» **TEXTO DE LEITURA**:
◇ ◇ ◇ ◇ ◇ ◇ ◇

23 Out, 2025

Fisiopatologia da obesidade – Doença neuro(bio)lógica com sequelas metabólicas?

Os objetivos da apresentação de José Silva Nunes, presidente da Sociedade Portuguesa para o Estudo da Obesidade (SPEO), são claros: mostrar que a obesidade é, de facto, uma doença e explicar as suas consequências.

Fisiopatologia da obesidade – Doença neuro(bio)lógica com sequelas metabólicas?

“Não resulta de falta de força de vontade, mas de uma base neurobiológica geneticamente determinada, que leva ao desenvolvimento de excesso e disfunção do tecido adiposo”, observa.

Portugal foi pioneiro no reconhecimento da obesidade como doença crónica, há 21 anos, sendo o primeiro país europeu a fazê-lo. Apesar disso, e segundo o diretor do Serviço de Endocrinologia, Diabetes e Metabolismo da Unidade Local de Saúde São José, durante décadas, manteve-se a narrativa de que a obesidade era consequência de hábitos errados e sedentarismo, responsabilizando o doente. “Hoje, há evidências científicas sólidas da base neurobiológica da doença, que é também um fator de risco para outras patologias, nomeadamente metabólicas, como a diabetes tipo 2”, refere.

E continua: “O estudo Custo e Carga da Obesidade, promovido pela SPEO, aponta que a obesidade é responsável por 79,4% dos casos de diabetes tipo 2, o que significa que a sua erradicação reduziria quase 80% destes casos.”

Porém, e de acordo com José Silva Nunes, “as consequências não se limitam ao metabolismo dos hidratos de carbono”. Há também impacto a nível de vários órgãos e tecidos, nomeadamente com o desenvolvimento da doença esteatósica hepática associada a disfunção metabólica (MASLD – Metabolic Dysfunction-Associated Steatotic Liver Disease). “Prevê-se que, no futuro, a MASLD venha a ultrapassar o álcool como principal causa de cirrose”, salienta.

O endocrinologista refere ainda que a obesidade tem também consequências mecânicas, como a aceleração da patologia osteoarticular degenerativa, insuficiência venosa, síndrome da apneia obstrutiva do sono; e do foro psiquiátrico e psicológico, aumentando o risco de depressão e ansiedade, que também podem agravar a obesidade num ciclo vicioso.

Nenhum país conseguiu controlar a sua prevalência, e Portugal não é exceção. Segundo o endocrinologista, o tratamento baseia-se na intervenção cognitivo-comportamental, farmacológica e, nos casos elegíveis, cirúrgica, sustentando a mudança no estilo de vida. Mas, tal como menciona, estes pilares não estão implementados de forma eficaz.

Como conclusão, o orador refere que o foco deve ser tratar a “doença-mãe”, ou seja, a obesidade, para reduzir a expressão epidemiológica de mais de 200 patologias para as quais constitui fator de risco.

◇ ◇ ◇ ◇ ◇ ◇ ◇

» **DADOS ARMAZENADOS**:
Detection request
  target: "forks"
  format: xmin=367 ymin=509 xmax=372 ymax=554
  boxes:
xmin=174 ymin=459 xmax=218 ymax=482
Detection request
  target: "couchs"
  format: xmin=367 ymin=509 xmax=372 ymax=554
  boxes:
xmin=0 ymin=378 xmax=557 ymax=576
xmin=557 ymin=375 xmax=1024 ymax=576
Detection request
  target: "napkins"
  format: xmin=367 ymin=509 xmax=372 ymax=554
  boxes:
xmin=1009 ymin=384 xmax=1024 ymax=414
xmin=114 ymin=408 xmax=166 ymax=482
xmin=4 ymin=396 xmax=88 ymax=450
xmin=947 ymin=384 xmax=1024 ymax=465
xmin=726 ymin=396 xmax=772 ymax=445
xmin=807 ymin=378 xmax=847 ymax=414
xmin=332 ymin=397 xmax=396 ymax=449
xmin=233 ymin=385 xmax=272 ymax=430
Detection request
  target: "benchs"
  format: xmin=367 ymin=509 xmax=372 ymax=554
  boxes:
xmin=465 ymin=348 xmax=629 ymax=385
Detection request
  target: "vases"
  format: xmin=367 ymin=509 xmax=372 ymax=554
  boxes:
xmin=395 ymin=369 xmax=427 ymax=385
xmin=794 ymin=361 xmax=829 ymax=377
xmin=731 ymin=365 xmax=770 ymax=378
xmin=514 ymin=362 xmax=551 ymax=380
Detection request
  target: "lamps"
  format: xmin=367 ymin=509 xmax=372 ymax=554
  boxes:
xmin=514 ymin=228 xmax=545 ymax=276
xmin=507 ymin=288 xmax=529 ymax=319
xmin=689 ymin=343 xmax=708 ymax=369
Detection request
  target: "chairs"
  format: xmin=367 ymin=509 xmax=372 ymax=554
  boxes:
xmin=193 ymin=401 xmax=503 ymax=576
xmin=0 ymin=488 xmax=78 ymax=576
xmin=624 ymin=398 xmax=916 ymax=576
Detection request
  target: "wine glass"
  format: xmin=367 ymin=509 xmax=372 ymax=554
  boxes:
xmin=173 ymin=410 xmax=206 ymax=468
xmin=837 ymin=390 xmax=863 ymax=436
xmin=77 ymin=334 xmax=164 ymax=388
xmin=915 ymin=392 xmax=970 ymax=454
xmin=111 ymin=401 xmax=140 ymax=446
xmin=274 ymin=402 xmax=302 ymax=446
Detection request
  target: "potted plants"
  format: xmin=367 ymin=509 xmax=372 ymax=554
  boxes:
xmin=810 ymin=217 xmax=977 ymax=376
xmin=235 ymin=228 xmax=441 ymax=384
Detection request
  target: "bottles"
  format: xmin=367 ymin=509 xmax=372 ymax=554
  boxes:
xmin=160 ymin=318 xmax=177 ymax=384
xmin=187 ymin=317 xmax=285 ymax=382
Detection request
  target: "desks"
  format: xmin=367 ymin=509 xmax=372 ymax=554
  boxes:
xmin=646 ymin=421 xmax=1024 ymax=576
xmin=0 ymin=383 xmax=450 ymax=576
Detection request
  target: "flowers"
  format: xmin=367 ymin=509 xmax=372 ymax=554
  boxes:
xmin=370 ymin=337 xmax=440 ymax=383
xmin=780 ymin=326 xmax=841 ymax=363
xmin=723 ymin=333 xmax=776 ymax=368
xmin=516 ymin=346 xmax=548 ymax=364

◇ ◇ ◇ ◇ ◇ ◇ ◇

» **DESCRIÇÃO DA TAREFA**:
Para cada afirmação, indique se está de acordo com o texto sobre a obesidade, respondendo sim ou não e citando textualmente as palavras do texto que o determinam.
(a) Portugal foi o primeiro país europeu a reconhecer a obesidade como doença crónica.
(b) Segundo o estudo Custo e Carga da Obesidade, a obesidade é responsável por metade dos casos de diabetes tipo 2.
(c) Segundo o endocrinologista, os pilares do tratamento da obesidade estão implementados de forma eficaz.

» **RESPOSTA À TAREFA**:
(a) Sim: “sendo o primeiro país europeu a fazê-lo”.
(b) Não: “a obesidade é responsável por 79,4% dos casos de diabetes tipo 2”.
(c) Não: “estes pilares não estão implementados de forma eficaz”.